Teks Bacaan:
++++++++++++++++++++

Kamis, 09 Juni 2016

ANALISIS HADIS



ANALISIS HADIS
HADIS TARBAWI
Disusun Guna Memenuhi Tugas Mata Kuliah “Hadis Tarbawi”
Dosen Pengampu: Wahidin, M.Pd.

Oleh: 
Ana Bi’aunika (111-13-048)
Kelas A

FAKULTAS TARBIYAH
INSTITUT AGAMA ISLAM NEGERI (IAIN) SALATIGA
2015

A.    Pendahuluan
Al-Qur’an dan hadis (sebagai hukum utama bagi seorang muslim) mempunyai daya atur dan daya jangkau yang tidak dibatasi ruang dan waktu dan tetap akan ideal dalam segala kondisi (dapat diimplikasikan dalam kehidupan aktual).
Oleh karena itu tepatlah kalau dikatakan kaidah hukum Islam adalah kaidah hukum yang paripurna, tidak seperti sistem hukum lainnya (buatan manusia) yang mempunyai lingkungan hukum yang spesifik dan selalu terbatas kepada ruang dan waktu. Keparipurnaan kaidah hukum Islam dapat dibuktikan dengan kompleksnya persolan hidup dan kehidupan yang diatur di dalamnya dan salah satu diantaranya tentang muamalah duniawiyah dalam sistem pembelajaran.

++++++++++++++++++++

Data yang Ditampilkan:
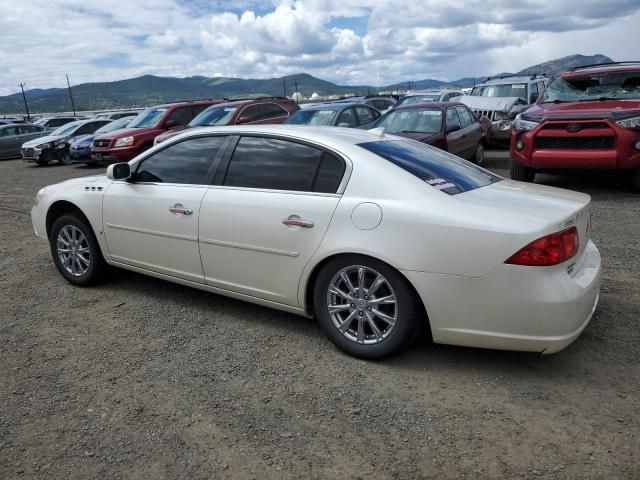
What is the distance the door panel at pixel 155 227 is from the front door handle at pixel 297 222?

++++++++++++++++++++

Ketentuan Soal: Salin ulang penggalan teks analisis hadis dari "FAKULTAS TARBIYAH" sampai "dalam sistem pembelajaran.", lalu ubah "ruang dan waktu" menjadi "tempat dan masa".

Contoh Penyelesaian:
FAKULTAS TARBIYAH
INSTITUT AGAMA ISLAM NEGERI (IAIN) SALATIGA
2015

A.    Pendahuluan
Al-Qur’an dan hadis (sebagai hukum utama bagi seorang muslim) mempunyai daya atur dan daya jangkau yang tidak dibatasi tempat dan masa dan tetap akan ideal dalam segala kondisi (dapat diimplikasikan dalam kehidupan aktual).
Oleh karena itu tepatlah kalau dikatakan kaidah hukum Islam adalah kaidah hukum yang paripurna, tidak seperti sistem hukum lainnya (buatan manusia) yang mempunyai lingkungan hukum yang spesifik dan selalu terbatas kepada tempat dan masa. Keparipurnaan kaidah hukum Islam dapat dibuktikan dengan kompleksnya persolan hidup dan kehidupan yang diatur di dalamnya dan salah satu diantaranya tentang muamalah duniawiyah dalam sistem pembelajaran.